Text shown:
────────────────────
Tour Bus Driver Pleads Guilty to Killing Alaska Mayor and Mother In Downtown Washington Traffic Fatality

Tour Bus Driver Pleads Guilty to Killing Alaska Mayor and Mother In Downtown Washington Traffic Fatality

The following press release was published by the U.S. Department of Justice, Office of the United States Attorneys on Sept. 3, 2019. It is reproduced in full below.

Driver Struck Two Pedestrians Crossing Pennsylvania Avenue

WASHINGTON - Gerard D. James, 46, of Baltimore, MD, pled guilty today to two counts of negligent homicide stemming from a traffic collision last December where he struck and killed two pedestrians, including the Mayor of Skagway, Alaska, announced U.S. Attorney Jessie K. Liu and Peter Newsham, Chief of the Metropolitan Police Department (MPD).

James pled guilty in the Superior Court of the District of Columbia this morning. The plea calls for a sentence of up to two years in prison for causing each of the two deaths, for a total of up to four years. He will be sentenced on Nov. 15, 2019, by the Honorable Danya Dayson.
────────────────────
Information:
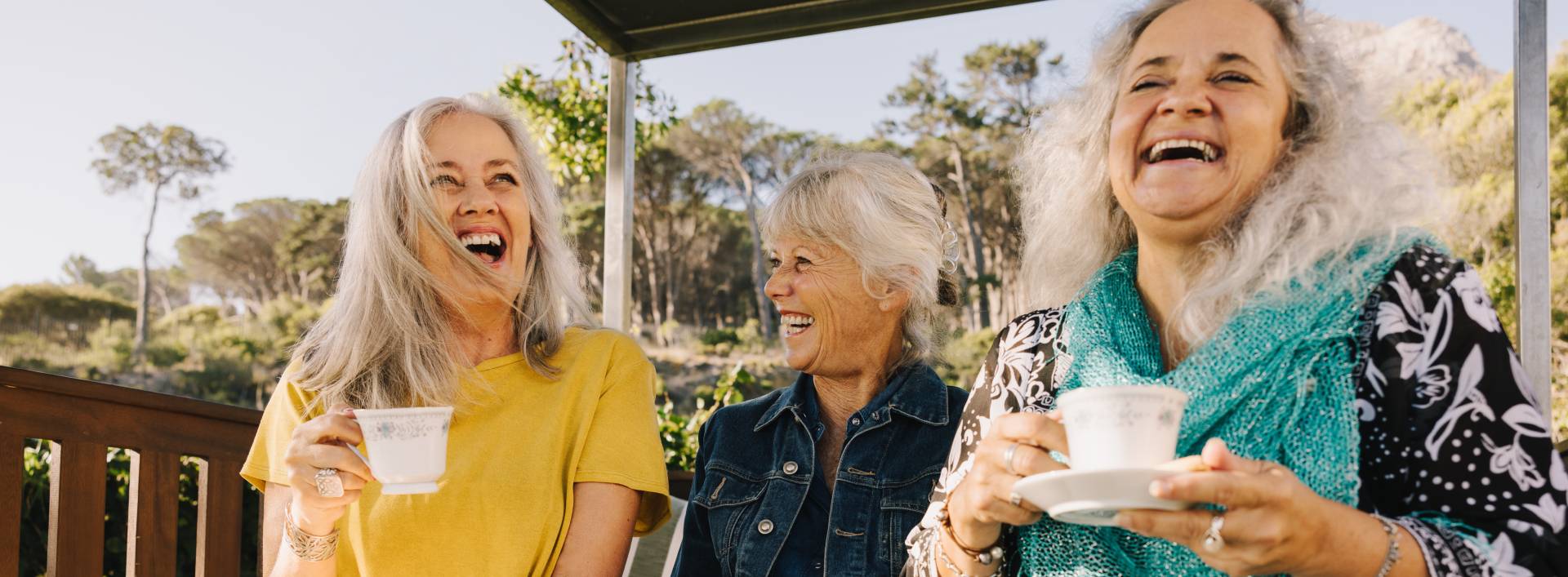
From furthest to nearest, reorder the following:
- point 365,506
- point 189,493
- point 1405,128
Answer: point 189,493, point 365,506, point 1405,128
────────────────────
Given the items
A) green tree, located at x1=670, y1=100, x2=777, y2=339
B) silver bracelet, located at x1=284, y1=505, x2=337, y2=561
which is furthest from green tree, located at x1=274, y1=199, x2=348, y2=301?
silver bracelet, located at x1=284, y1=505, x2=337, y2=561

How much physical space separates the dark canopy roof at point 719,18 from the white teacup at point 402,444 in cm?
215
────────────────────
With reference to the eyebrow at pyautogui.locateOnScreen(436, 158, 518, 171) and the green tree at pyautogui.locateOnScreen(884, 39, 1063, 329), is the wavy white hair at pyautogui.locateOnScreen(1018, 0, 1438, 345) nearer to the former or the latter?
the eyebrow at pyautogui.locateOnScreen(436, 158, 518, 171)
────────────────────
Edit the press release from the words containing "The following press" through "Honorable Danya Dayson.", changing "Baltimore" to "Annapolis". The data have no connection to the press release.

Answer:
The following press release was published by the U.S. Department of Justice, Office of the United States Attorneys on Sept. 3, 2019. It is reproduced in full below.

Driver Struck Two Pedestrians Crossing Pennsylvania Avenue

WASHINGTON - Gerard D. James, 46, of Annapolis, MD, pled guilty today to two counts of negligent homicide stemming from a traffic collision last December where he struck and killed two pedestrians, including the Mayor of Skagway, Alaska, announced U.S. Attorney Jessie K. Liu and Peter Newsham, Chief of the Metropolitan Police Department (MPD).

James pled guilty in the Superior Court of the District of Columbia this morning. The plea calls for a sentence of up to two years in prison for causing each of the two deaths, for a total of up to four years. He will be sentenced on Nov. 15, 2019, by the Honorable Danya Dayson.